Wczoraj miała miejsce pasjonująca bitwa, trwała chyba ponad półtorej godziny. Krętus grał Odyńcami, znaczy synami Odyna heheh o ja dzielnymi swojskimi chłopami. Broniłem się, więc nasadziłem trudnego terenu ile mogłem.
Z góry przepraszam za raport.
Jak zwykle do bitwy podszedłem bez żadnego planu :D.
Ok pierwsza faza bitwy. Jeszcze nawet drzewa nie zdążyły wyrosnąć :)
Ale zanim armie zbliżyły się do siebie, to już urosły. Jak widać mój plan, nieposiadania żadnego planu, działa w 100%.
Pierwsza krew. Połączone siły trzech łuczników zlikwidowały na bagnach ostrza.
Następnie była próba ustawienia się w linię.
Na bagnach ostrza podsuwają się do moich dzielnych łuczników. Zmieniłem ustawienie jazdy na prawym skrzydle.
Następne walki. W środku moje włócznie zostały odepchnięte, a na bagnach dzielne łuki poległy w walce z barbarzyńcami z północy.

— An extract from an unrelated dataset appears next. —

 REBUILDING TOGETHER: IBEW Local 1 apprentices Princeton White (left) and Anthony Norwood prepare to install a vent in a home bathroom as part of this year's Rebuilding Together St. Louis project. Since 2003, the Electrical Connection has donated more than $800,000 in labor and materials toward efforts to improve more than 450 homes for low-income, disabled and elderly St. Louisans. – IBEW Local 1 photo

Oczywiście przez cały czas moje łuki strzelają do ostrzy, wiadomo z jakim skutkiem. Na zdjęciu poniżej widać jak, na lewym skrzydle, dzielny oddział włóczni wygrywa walkę z 3 podstawkami ostrzy.
Kolejne walki i moje oddziały zostały odrzucone. Odziałem kawalerii zocowałem oddział nieprzyjaciela. Zostało to, na poniższym zdjęciu, dokładnie naniesione :).
Ciąg dalszy walk. Moje dwa oddziały włóczni mężnie zginęły. Reszta odrzucona.
Mieszkowe łuki zabiły, na bagnach oddział harcowników. Środek odrzucony.
Cofnąłem się oddziałem łuków aby zrobić linię. Przypomnę, że walki trwały długo więc nie wiem czy wszystko dobrze pamiętam :). Łuki na bagnach, strzelają dalej.
Posłałem kawalerię na bagna, aby razem z odziałem łuków stworzyła wspólny front do walki z najeźdźcą. W efekcie został jedynie odepchnięty.Na lewym skrzydle remis. Włócznie w walce z ostrzami trzymają się dzielnie.
Na prawym skrzydle mordercza szarża. Na kościach 6 i 1. Oddział wikingów zlikwidowany. Na lewym dzielne włócznie odrzuciły ostrza. W centrum generał odrzucony.
Ostatnia faza bitwy. Włócznie po lewej zostały zlikwidowane przez zamknięcie drzwi , ale turę wcześniej przy identycznej sytuacji był remis, Dzielne Chłopaki. Mieszko przegrał, ale ubił 3 podstawki.